After graduating from college, Kaufman interviewed for a paralegal position. "The associate said, point blank, 'I don't think this job is for you -- you have to be fluent with clients, and I don't think you can.' "

He says he registered for the association's 2006 convention on impulse. "When I went to the hotel to register, I heard the sounds of other people . . .  trying to say they're here for the conference. . . .  I had never met anyone else who stuttered."

Such meetings and support groups are invaluable, says Jason Davidow, assistant professor of speech-language-hearing sciences at Hofstra University, whose research focuses on the neurophysiology of stuttering. "You are around other people and feel relaxed, and you don't have to worry about how people will react," he says.

While 5 percent of children stutter, three-quarters overcome it by late childhood - though the reasons are not well understood. But the notion "don't worry, a child will outgrow stuttering" is outdated, says Chamonix Sikora, executive director of the nonprofit American Institute for Stuttering in Manhattan.

Sikora encourages participation in programs like Our Time Theatre Company in Manhattan, which gives young people who stutter the chance to act, direct, and choreograph.

"The stigma of stuttering puts someone into a cage of fear - [participation in] the arts breaks this wall and allows kids to shine in front of their family and friends," says Taro Alexander, Our Time's founder. "The idea is for them to increase their confidence . . . and to realize that stuttering does not have to hold them back from what they want to do."

Danielle Diesu, 19, of Huntington is a counselor for the program's summer camp. " 'Our Time' changed my life 100 percent," she says. "For the first time I finally felt part of a family that was really supportive - people accepted me for who I am."

Lori Melnitsky, 47, of Plainview characterized her childhood as "a life of bondage."

"I felt like a failure in speech therapy," says Melnitsky, co-leader of the association's chapter. "I'd get discharged but still stuttered.

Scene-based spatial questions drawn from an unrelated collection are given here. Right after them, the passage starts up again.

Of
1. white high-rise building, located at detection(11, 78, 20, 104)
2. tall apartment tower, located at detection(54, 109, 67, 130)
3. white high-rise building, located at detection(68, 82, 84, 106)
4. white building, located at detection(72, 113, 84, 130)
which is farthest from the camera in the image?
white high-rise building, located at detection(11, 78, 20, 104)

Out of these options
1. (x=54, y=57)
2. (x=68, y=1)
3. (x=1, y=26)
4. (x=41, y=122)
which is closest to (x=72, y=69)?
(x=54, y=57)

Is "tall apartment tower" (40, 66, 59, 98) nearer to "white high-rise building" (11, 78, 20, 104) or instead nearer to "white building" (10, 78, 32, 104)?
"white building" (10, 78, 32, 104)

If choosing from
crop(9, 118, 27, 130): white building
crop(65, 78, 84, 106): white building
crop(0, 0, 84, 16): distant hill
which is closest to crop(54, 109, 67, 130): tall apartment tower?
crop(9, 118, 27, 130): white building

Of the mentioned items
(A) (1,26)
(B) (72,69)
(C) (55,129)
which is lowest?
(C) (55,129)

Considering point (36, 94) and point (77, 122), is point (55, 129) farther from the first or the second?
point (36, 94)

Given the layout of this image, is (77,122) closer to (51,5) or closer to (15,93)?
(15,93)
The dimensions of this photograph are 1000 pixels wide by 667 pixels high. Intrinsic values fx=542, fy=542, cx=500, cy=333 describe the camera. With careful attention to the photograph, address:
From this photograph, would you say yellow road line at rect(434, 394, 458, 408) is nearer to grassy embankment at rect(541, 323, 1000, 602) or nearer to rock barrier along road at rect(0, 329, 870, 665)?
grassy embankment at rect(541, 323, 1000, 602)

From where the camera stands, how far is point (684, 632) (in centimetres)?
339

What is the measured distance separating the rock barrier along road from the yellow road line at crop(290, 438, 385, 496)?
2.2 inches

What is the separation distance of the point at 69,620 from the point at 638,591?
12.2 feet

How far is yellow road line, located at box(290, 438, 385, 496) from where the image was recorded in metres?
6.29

I could not get the words out, and my head would jerk back -- I could never say what I really meant."

She says she "never, ever raised my hand" in class, from elementary through graduate school. "I lived in such fear of being asked my name - I was petrified of answering the phone."

In college, though interested in the health care field, she majored in accounting, reasoning she would not have to speak much. When she became involved in the association, she says, "they taught me that you can still stutter yet be successful in life." She resolved that she wouldn't give up "until I had achieved a degree of fluency -- yet accepted that I might always stutter but it was all right."

Melnitsky decided to pursue a degree in speech language pathology, even after one professor advised that she was wasting her time. She earned a master's degree from Hofstra in 1992 and six years ago started a practice in Plainview, All Island Speech & Stuttering Therapy.

While speech therapy can help, it doesn't always eliminate a stutter. "Acceptance is a hard road for many stutterers to cross," says Davidow. "People need to accept that I am somebody who stutters."

Says Sikora, "They must realize even if I still stutter, I can become a lawyer, a doctor, or whatever I want -- the realization that stuttering is not going to hold them back."

Adds Melnitsky: "We want the world to see us as human beings who stutter sometimes: It is what we do -- but not who we are."